• _Assignment_: Could you copy the text of every record below word for word, leaving the pictures out of your answer?

(Excerpts from a dataset)
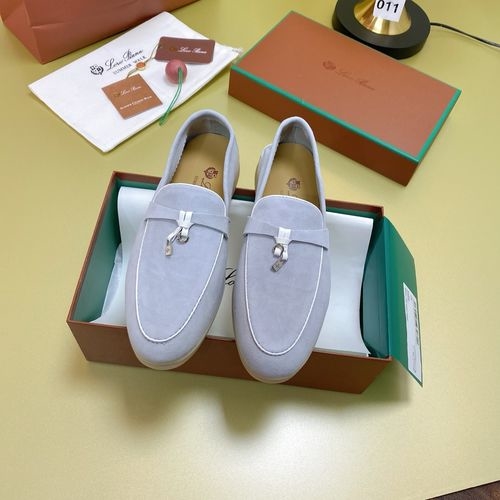 Loro Piana LP Suede Mules With Non-slip Rubber Sole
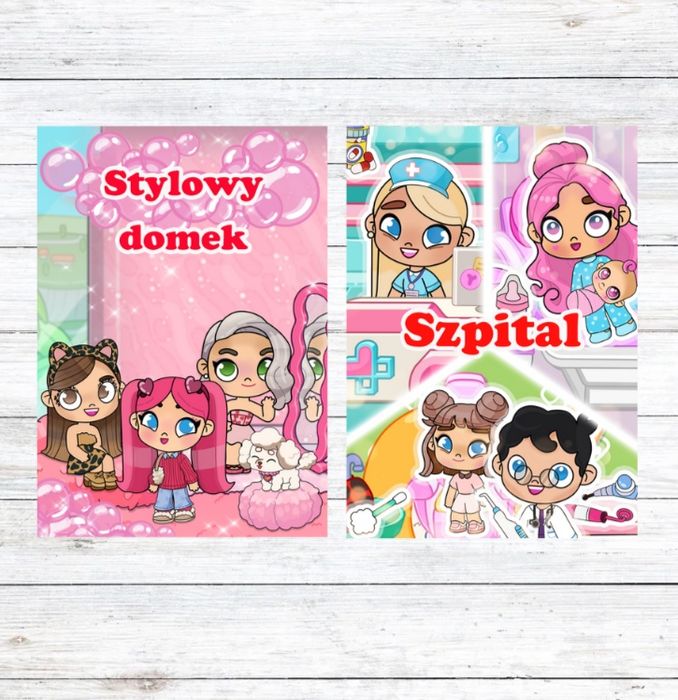 Gry na rzepy Avatar World mini Szpital I Stylowy domek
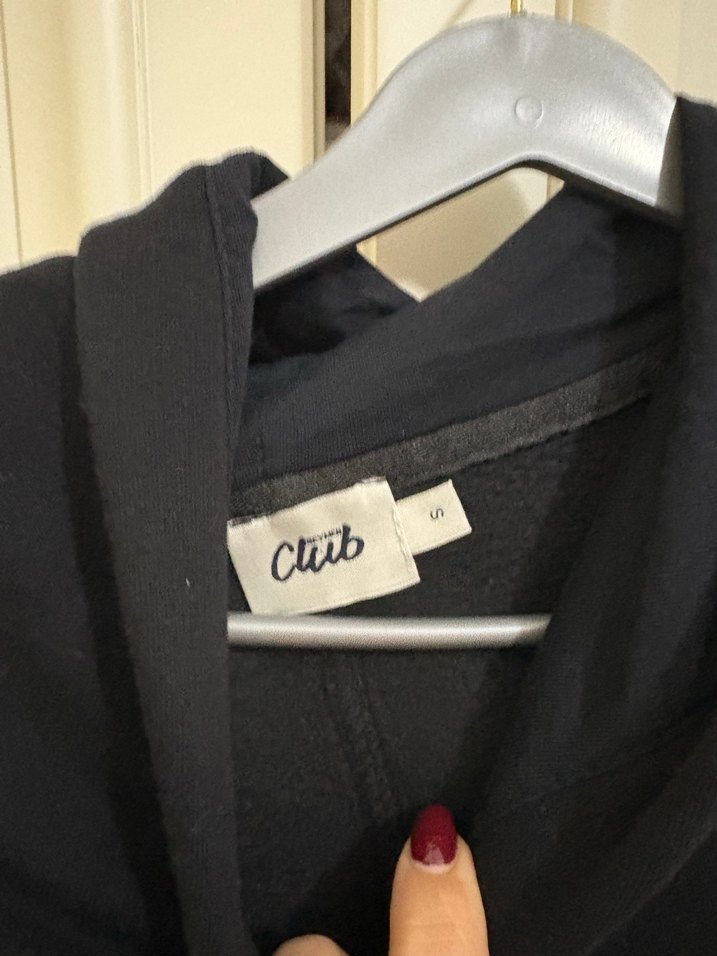 Beymen club Kapüşonlu Fermuarlı Siyah Baskılı Sweatshirt - Görsel 3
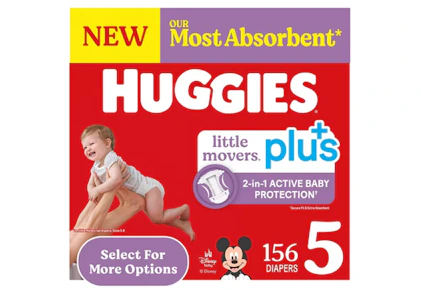 Huggies® Little Movers® Plus Diapers Box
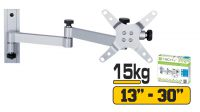 Suporte parede articulado TV Led 13/30" 15Kg cinza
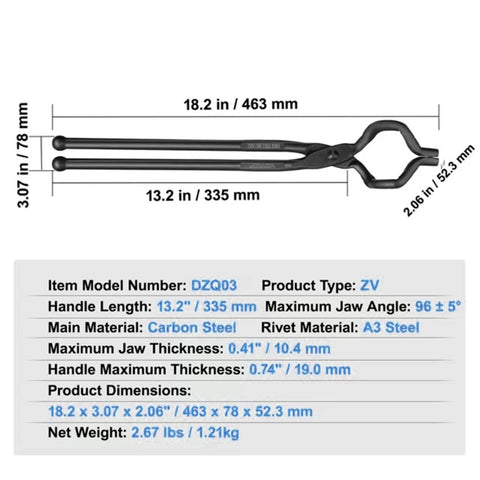 Steel Forging Tongs Tool-4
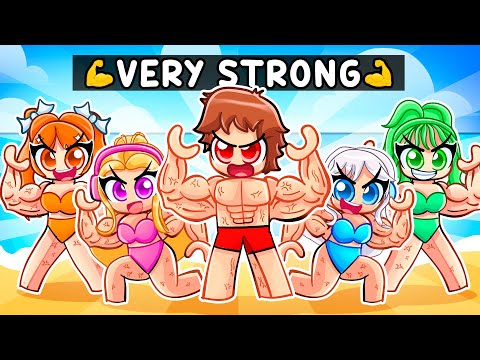 Spending $100,000 to Become the STRONGEST in Roblox!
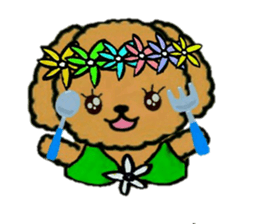 Tahitian-Dogs Tiare sticker #10623200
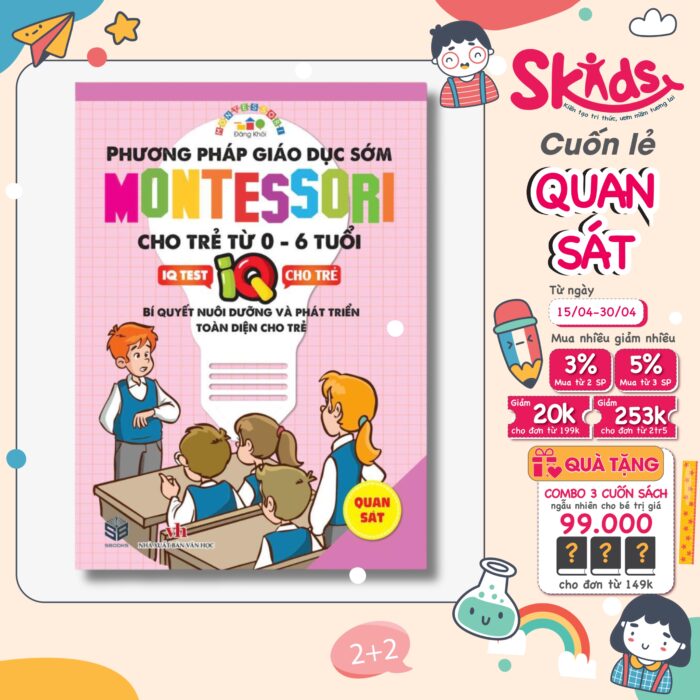 Sách - Phương pháp Montessori từ 3-12 tuổi - QUAN SÁT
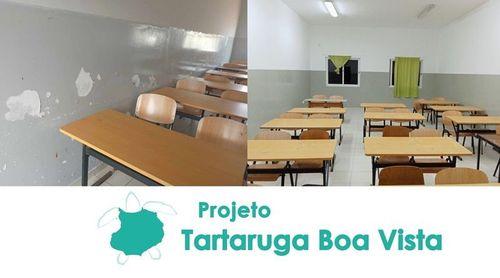 Boa Vista: Projecto Tartaruga Boa Vista financia pintura de 10 salas de aula do liceu de Sal Rei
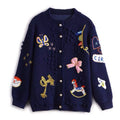 Autumn Winter Women Cardigans Sweaters Luxury Brand Design Knitted Christmas Sweater High Quality Cartoon Embroidery Cardigans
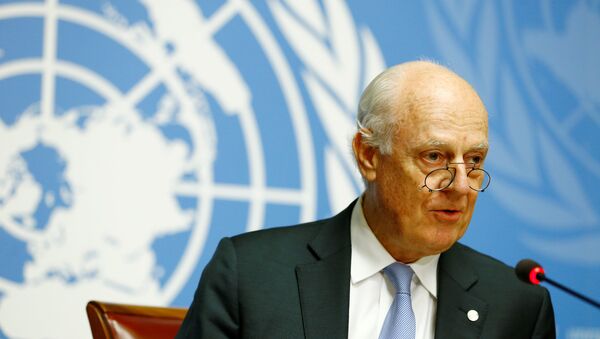 Staffan de Mistura, el enviado de la ONU para Siria (archivo) - Sputnik Mundo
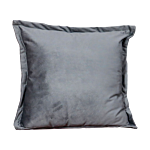 Snakeskin Textured Grey Velvet Cushion - Feather Filled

• _Answer for this exercise_:
 Loro Piana LP Suede Mules With Non-slip Rubber Sole
 Gry na rzepy Avatar World mini Szpital I Stylowy domek
 Beymen club Kapüşonlu Fermuarlı Siyah Baskılı Sweatshirt - Görsel 3
 Huggies® Little Movers® Plus Diapers Box
 Suporte parede articulado TV Led 13/30" 15Kg cinza
 Steel Forging Tongs Tool-4
 Spending $100,000 to Become the STRONGEST in Roblox!
 Tahitian-Dogs Tiare sticker #10623200
 Sách - Phương pháp Montessori từ 3-12 tuổi - QUAN SÁT
 Boa Vista: Projecto Tartaruga Boa Vista financia pintura de 10 salas de aula do liceu de Sal Rei
 Autumn Winter Women Cardigans Sweaters Luxury Brand Design Knitted Christmas Sweater High Quality Cartoon Embroidery Cardigans
 Staffan de Mistura, el enviado de la ONU para Siria (archivo) - Sputnik Mundo
 Snakeskin Textured Grey Velvet Cushion - Feather Filled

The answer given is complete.